Why would a street in Ma’adi be named after a man whose career in Egypt ended more than twenty years before the town was founded? Though Colvin returned to India, his involvement in Egypt did not stop. Rather than working for the empire, he found new commercial reasons for being there. He retired from the imperial civil service in 1892, and by the late-1890s, he served as the chair of several private companies abroad, including the Egyptian Delta Land and Investment Company which founded Ma’adi in 1904. Colvin navigated the complexities of Egyptian finance first as an empire builder, and later as a private businessman, and through his efforts became one of the founders of Ma’adi.
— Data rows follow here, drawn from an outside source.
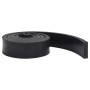Borde de goma para quitanieves negro 250x10x2 cm de , Quitanieves - Ref: Foro24-4103547, Precio: 43,38 €, Descuento: %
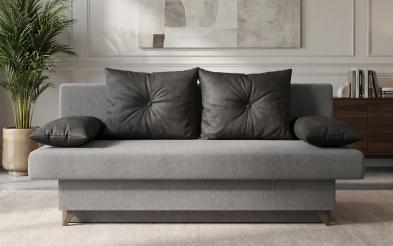 Canapea extensibila Victorio Canapea extensibila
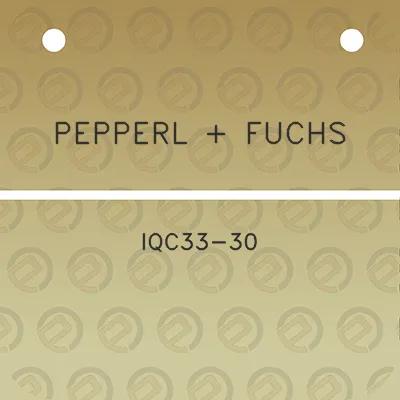 pepperl-fuchs-iqc33-30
In the town’s early days, its streets were named after many of its founders, but focused primarily on the Egyptian Jewish landowners who partnered with British businessmen to establish the town. Midan Mustafa Kamel was previously Midan Menashe and Midan Suares still carries the Egyptian Jewish surname of one of Ma’adi’s founders. Other midans were called Mosseri, Cattaui, and one avenue was called Rolo — all after influential Egyptian Jews. There were a handful of Avenues named after Britons — Colvin Avenue being among the most prominent, was joined by Palmer Avenue and Williamson Avenue.*
Colvin Avenue survived the first generation of Ma’adi’s existence, but by the late 1920s, its reference to British imperial power was no longer popular. It became Abdelwahab Pasha and wasn’t Port Said until the 1950s. The name change marked a significant shift in Anglo-Egyptian relations. In 1919 Egyptian nationalists staged a nationwide revolution that successfully loosened the British empire’s hold over Egyptian affairs. Considering that Colvin was instrumental in shaping British policy during the invasion and subsequent occupation, residents could not abide his name on one of their main streets. Even though the street itself remained the same, the name change signified that Egypt itself, and with it Ma’adi, had undergone a profound shift.
*NOTE: Samir Raafat’s Ma’adi 1904-1962: Society and History in a Cairo Suburb (1994) was consulted on the changing of Ma’adi’s other street names.